Start of The input

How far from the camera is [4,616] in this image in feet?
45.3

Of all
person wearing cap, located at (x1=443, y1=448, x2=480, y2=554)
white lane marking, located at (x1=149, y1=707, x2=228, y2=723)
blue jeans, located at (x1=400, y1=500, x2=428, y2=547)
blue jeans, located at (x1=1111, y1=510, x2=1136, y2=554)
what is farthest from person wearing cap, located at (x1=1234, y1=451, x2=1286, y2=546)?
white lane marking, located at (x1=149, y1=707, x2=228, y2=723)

End of The input

Render the material above as a two-column CSV with the headers "prompt" and "reply" and one row for each item. Put each item's text and its answer in a single quoted field, and replace its line breaks with spaces.

» Answer to this problem
prompt,reply
"How far from the camera is [4,616] in this image in feet?","45.3"
"Of all person wearing cap, located at (x1=443, y1=448, x2=480, y2=554) white lane marking, located at (x1=149, y1=707, x2=228, y2=723) blue jeans, located at (x1=400, y1=500, x2=428, y2=547) blue jeans, located at (x1=1111, y1=510, x2=1136, y2=554) what is farthest from person wearing cap, located at (x1=1234, y1=451, x2=1286, y2=546)?","white lane marking, located at (x1=149, y1=707, x2=228, y2=723)"